** Start Working data **

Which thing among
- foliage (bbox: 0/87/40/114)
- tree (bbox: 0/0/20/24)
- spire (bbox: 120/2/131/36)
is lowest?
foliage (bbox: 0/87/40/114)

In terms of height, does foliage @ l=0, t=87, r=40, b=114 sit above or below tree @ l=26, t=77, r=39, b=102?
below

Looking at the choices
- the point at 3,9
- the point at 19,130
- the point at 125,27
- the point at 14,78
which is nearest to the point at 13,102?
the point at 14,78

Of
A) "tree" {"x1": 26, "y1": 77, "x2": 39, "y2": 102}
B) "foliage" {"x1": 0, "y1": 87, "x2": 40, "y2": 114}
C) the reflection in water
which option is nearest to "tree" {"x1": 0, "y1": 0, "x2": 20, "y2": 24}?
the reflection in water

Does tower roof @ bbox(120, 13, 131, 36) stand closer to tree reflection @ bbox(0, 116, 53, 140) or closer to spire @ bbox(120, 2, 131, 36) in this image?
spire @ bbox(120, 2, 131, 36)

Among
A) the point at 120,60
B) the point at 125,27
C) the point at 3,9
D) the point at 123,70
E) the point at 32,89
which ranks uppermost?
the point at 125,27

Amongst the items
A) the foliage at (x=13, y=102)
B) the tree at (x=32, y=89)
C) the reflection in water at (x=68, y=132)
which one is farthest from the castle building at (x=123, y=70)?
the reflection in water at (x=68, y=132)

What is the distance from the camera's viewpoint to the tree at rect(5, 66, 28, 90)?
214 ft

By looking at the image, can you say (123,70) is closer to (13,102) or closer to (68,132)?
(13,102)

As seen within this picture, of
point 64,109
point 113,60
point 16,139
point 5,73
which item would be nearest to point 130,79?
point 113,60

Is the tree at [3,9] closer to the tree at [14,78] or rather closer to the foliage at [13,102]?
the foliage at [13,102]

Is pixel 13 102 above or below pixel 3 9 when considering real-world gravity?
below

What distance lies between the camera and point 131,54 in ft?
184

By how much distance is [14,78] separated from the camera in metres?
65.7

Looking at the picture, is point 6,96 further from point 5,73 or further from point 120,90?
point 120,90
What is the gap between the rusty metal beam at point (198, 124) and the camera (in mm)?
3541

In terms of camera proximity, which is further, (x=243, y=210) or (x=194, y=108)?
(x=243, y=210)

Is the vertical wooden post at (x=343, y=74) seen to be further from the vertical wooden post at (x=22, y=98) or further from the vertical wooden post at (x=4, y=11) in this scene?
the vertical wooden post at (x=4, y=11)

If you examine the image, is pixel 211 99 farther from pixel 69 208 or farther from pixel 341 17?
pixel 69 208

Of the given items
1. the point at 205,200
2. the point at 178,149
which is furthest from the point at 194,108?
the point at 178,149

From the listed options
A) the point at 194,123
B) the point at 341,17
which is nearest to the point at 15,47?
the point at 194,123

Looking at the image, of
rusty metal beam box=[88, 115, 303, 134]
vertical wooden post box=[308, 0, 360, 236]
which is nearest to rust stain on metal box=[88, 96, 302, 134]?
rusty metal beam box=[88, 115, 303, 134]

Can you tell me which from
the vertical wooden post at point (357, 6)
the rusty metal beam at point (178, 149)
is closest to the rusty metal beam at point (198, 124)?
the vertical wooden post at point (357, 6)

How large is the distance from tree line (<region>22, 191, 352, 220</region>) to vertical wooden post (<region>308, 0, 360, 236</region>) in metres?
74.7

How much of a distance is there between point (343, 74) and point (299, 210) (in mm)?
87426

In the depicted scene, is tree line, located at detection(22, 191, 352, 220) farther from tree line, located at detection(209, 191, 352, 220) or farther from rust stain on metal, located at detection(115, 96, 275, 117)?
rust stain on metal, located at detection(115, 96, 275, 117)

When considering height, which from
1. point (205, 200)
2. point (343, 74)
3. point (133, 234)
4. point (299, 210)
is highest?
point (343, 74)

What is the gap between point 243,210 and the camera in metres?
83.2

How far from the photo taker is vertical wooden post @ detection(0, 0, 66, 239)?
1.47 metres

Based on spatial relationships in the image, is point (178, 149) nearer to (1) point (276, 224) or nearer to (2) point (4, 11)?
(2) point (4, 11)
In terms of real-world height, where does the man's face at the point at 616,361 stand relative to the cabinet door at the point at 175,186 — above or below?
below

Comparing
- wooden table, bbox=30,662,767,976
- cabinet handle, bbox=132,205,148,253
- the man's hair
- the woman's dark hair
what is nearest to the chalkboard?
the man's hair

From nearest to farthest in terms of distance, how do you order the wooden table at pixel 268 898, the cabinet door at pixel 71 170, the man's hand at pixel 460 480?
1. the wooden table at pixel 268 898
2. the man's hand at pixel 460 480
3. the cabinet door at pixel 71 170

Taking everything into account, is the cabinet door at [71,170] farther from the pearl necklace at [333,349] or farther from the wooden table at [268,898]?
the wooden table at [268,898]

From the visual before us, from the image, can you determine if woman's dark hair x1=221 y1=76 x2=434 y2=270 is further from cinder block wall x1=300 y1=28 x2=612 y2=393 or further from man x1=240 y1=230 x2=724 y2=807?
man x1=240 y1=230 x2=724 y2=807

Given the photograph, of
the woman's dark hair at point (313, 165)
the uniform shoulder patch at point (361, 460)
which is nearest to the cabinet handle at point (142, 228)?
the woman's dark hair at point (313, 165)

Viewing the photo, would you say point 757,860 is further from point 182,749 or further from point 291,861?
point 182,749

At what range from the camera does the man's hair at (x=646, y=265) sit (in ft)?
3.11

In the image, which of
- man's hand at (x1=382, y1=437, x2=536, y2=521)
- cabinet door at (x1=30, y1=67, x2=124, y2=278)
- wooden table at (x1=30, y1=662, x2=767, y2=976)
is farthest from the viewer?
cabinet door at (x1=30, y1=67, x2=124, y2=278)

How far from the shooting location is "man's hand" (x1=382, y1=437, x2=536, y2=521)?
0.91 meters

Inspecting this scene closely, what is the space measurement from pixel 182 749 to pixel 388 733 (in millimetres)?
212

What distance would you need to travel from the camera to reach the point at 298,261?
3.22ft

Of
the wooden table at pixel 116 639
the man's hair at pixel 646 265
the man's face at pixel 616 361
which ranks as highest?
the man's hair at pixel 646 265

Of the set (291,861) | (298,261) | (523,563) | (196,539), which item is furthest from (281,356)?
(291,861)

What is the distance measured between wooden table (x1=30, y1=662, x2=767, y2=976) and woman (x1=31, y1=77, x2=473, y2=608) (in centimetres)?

** End Working data **
** Start Working data **

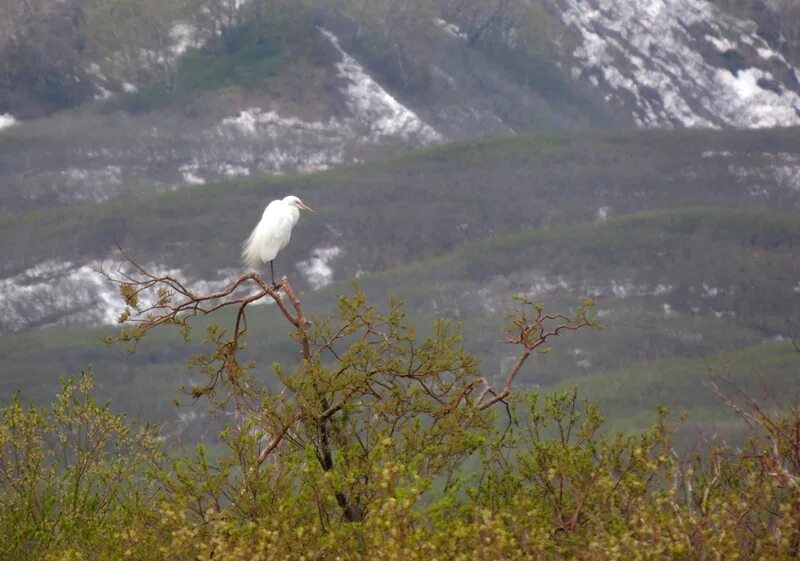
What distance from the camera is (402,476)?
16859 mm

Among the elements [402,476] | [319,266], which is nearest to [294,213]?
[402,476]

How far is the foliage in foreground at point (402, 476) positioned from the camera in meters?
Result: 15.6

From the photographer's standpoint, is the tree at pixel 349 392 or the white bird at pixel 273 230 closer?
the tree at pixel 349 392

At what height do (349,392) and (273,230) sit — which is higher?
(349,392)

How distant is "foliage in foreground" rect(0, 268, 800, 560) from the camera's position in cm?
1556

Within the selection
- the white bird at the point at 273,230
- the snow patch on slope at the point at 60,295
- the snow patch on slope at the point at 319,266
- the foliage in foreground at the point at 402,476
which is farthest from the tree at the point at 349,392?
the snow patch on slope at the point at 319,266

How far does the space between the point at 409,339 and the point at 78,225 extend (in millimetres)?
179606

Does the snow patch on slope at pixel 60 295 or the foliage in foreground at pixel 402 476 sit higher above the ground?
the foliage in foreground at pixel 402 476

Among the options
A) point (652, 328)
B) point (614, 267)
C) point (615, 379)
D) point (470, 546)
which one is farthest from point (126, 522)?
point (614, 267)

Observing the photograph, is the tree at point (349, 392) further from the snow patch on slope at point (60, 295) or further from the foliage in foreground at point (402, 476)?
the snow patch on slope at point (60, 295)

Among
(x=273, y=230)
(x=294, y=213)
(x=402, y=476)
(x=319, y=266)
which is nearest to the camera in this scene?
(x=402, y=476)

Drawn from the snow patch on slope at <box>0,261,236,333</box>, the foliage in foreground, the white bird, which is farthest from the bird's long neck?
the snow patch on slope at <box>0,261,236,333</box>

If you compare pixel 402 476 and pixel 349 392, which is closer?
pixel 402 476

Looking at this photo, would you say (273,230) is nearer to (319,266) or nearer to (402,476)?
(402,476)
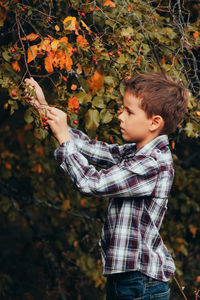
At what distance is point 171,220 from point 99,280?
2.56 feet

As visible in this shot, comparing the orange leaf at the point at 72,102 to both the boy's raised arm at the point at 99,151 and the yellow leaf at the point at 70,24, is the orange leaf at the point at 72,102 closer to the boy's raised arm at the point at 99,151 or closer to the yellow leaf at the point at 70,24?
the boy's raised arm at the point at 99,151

** End Working data **
** Start Working data **

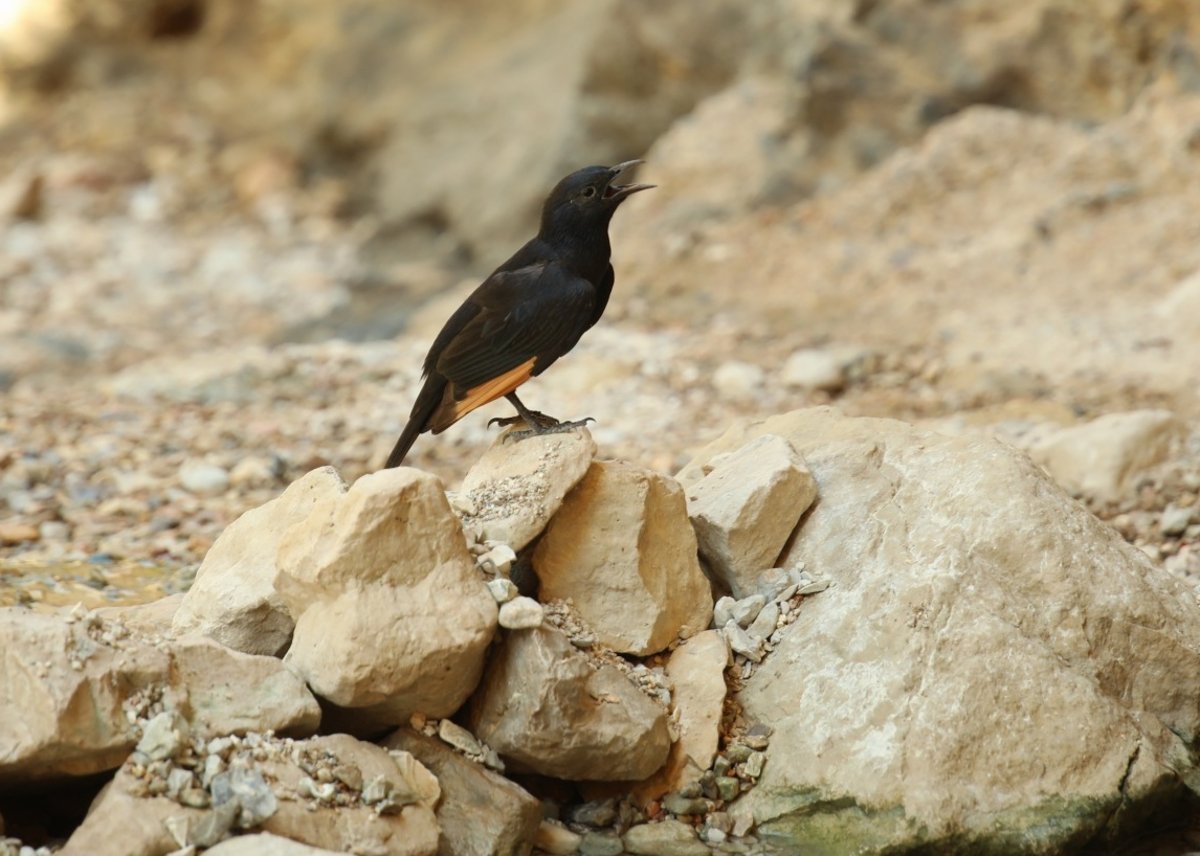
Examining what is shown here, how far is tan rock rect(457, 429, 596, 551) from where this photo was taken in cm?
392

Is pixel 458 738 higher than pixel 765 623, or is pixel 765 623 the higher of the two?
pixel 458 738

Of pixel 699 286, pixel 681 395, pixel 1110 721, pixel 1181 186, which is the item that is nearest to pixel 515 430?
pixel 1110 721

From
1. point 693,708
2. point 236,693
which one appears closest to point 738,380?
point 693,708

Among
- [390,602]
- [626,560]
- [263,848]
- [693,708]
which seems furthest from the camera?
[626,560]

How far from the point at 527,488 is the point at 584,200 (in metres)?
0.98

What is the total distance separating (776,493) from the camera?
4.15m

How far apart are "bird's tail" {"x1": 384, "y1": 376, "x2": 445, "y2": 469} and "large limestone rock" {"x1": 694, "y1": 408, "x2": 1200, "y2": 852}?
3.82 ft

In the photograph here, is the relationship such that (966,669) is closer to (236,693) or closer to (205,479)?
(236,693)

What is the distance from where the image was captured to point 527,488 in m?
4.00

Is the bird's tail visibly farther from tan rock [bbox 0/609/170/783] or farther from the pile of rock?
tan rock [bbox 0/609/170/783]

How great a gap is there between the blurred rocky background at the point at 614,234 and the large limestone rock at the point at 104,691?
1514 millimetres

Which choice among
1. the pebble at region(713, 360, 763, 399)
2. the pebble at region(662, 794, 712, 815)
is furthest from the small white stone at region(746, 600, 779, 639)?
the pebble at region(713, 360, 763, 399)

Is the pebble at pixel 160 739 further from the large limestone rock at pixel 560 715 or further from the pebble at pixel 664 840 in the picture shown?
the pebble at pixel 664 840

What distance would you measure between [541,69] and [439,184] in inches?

** End Working data **

Your instructions: Count the lines in the material above that contain the string "items", and reply with that number alone.

The answer: 2